'''
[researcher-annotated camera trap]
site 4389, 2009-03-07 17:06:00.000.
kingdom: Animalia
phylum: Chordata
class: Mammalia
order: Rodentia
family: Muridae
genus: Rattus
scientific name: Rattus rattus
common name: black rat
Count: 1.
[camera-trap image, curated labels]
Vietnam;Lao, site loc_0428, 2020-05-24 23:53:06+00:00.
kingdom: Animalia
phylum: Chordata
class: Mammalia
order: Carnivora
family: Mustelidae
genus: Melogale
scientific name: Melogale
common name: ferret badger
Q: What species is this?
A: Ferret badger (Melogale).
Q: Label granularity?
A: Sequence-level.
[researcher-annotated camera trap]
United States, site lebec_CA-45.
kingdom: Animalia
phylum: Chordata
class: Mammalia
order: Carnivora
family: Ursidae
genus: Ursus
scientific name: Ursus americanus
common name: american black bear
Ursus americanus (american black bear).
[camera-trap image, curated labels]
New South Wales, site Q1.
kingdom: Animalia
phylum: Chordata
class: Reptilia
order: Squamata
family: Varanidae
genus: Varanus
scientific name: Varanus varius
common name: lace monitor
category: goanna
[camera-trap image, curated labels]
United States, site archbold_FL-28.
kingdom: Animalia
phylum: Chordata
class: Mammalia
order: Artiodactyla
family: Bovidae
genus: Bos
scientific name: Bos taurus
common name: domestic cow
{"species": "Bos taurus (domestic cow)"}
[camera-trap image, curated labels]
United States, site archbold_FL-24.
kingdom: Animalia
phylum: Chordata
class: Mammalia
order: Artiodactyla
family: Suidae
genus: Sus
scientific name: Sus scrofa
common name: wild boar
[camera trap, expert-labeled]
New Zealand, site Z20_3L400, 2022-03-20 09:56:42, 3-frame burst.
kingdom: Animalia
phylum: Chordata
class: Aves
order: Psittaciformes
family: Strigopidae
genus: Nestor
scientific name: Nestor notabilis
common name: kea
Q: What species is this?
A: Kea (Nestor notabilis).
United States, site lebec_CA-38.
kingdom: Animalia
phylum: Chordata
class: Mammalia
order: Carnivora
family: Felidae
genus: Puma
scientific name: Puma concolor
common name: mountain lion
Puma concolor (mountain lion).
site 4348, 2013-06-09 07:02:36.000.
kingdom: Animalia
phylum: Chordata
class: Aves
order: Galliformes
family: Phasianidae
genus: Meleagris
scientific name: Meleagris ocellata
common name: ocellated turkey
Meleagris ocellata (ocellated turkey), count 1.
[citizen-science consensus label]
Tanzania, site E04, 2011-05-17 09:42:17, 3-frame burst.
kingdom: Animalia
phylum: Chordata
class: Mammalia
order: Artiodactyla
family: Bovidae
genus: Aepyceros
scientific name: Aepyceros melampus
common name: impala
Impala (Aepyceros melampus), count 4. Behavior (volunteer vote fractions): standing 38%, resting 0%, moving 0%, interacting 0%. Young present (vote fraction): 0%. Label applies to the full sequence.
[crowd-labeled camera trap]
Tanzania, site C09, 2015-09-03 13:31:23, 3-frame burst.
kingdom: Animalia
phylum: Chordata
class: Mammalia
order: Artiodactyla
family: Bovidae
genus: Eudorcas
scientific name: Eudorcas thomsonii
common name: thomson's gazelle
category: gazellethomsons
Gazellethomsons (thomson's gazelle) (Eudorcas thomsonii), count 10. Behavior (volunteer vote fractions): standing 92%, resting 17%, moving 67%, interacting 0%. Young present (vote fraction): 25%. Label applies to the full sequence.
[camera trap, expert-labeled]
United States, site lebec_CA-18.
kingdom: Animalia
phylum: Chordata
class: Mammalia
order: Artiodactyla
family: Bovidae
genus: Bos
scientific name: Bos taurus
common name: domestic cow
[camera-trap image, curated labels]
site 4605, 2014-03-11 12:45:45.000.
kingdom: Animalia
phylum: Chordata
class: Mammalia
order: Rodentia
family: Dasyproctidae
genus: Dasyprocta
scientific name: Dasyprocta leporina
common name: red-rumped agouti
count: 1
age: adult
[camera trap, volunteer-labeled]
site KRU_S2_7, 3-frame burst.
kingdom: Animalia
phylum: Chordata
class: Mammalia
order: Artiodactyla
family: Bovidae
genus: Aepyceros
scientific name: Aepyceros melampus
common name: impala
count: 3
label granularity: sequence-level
'''
Exercise brief:
Each line above that contains the string "United" counts once; give the number of such lines and nothing more.

Expected output:
5